The answer, as shown by at least two court cases, is when the insurer tries to take advantage of manuscript language in the certificate to limit or restrict the policy's coverage in some manner.
Charter Oak Fire Ins. v. Lexington Ins.
In one of those cases, Charter Oak Fire Ins. Co. v. Lexington Ins. Co., No. M2002–01752–COA–R3–CV, 2004 Tenn. App. LEXIS 150 (March 2, 2004), a fire destroyed a Chili's restaurant in Nashville, Tennessee. After the fire, Chili's exercised its right to terminate the long-term lease. The building owner was named as an additional insured (AI) on a property policy issued to Chili's covering that location, and Chili's insurer paid the owner for the fire loss. The owner submitted an additional claim for loss of rental income, but Chili's insurer denied it.
The owner's property insurer paid the rental income loss, then brought this subrogation action against Chili's insurer for recovery under a "rental income extension." Its theory was that, since the building owner was an AI, he was entitled to the rental income coverage, and Chili's insurer's coverage should have been primary.
Chili's insurer argued in part that the certificate of insurance limited coverage because it contained a note that the AI was being added for physical damage only, not rental income. The appellate court disagreed because the certificate contained disclaimers saying it was issued "as a matter of information only," and that it "does not amend, extend, or alter the coverage afforded by the polic[y]." "Because the certificate has no effect on the coverage afforded by the policy," wrote the court, "we must look to the policy itself to determine whether loss of rental income was an item included in the scope of [the AI] coverage." Looking to the terms of the policy, the court determined that the owner's AI status was not limited in any way. The court said:
the unambiguous language of the ... rental income extension ... cover[ed] economic loss in the form of lost rental income. As an additional insured, this coverage would apply to [the owner] as no attempts were made to limit this coverage for the sole benefit of [Chili's].
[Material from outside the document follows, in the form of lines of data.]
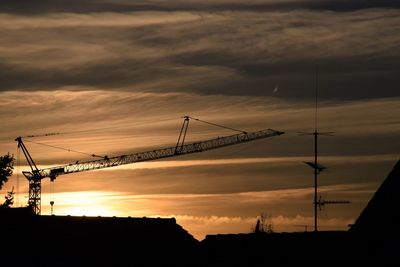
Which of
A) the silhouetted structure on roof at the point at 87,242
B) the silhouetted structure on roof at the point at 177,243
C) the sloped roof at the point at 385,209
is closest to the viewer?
the sloped roof at the point at 385,209

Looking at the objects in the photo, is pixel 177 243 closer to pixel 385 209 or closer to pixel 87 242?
pixel 87 242

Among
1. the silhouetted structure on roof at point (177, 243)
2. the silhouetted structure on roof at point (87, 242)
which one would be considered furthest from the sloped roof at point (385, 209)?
the silhouetted structure on roof at point (87, 242)

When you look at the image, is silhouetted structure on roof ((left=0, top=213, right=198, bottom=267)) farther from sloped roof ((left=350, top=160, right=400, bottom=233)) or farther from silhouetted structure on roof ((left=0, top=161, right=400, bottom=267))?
sloped roof ((left=350, top=160, right=400, bottom=233))

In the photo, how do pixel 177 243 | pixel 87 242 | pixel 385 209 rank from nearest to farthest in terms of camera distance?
pixel 385 209
pixel 87 242
pixel 177 243

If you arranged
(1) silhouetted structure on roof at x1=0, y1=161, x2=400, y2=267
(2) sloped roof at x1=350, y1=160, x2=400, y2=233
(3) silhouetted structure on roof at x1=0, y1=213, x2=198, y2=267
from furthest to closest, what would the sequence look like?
(3) silhouetted structure on roof at x1=0, y1=213, x2=198, y2=267 < (1) silhouetted structure on roof at x1=0, y1=161, x2=400, y2=267 < (2) sloped roof at x1=350, y1=160, x2=400, y2=233

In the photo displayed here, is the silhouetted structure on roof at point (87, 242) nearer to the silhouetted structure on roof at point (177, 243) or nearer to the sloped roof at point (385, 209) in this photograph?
the silhouetted structure on roof at point (177, 243)

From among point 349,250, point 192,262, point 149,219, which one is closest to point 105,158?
point 149,219

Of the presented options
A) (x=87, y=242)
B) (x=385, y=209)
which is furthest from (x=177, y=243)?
(x=385, y=209)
Therefore, the certificate could not be used to restrict the building owner's coverage.
J.A. Jones Constr. v. Hartford Fire Ins.
In the other case, J.A. Jones Constr. Co. v. Hartford Fire Ins. Co., 269 Ill. App. 3d 148, 206 Ill. Dec. 728, 645 N.E.2d 980 (Ill. App. 1st Dist. 1995), the court decided that the subcontractor's policy provided additional insured coverage for the general contractor's sole negligence. The subcontractor's insurer argued that the scope of coverage was limited by a typed statement on the certificate saying the general contractor was an additional insured "to the extent of [the subcontractor's] negligence." The appellate court disagreed because there was disclaimer language saying the certificate "does not amend, extend or alter the coverage afforded by the policies below." Therefore, the certificate could not be used to restrict the general contractor's coverage.
Maligned and misunderstood, insurance people tend to view certificates as little more than a nuisance. Yet, every so often, standard certificates can save the day.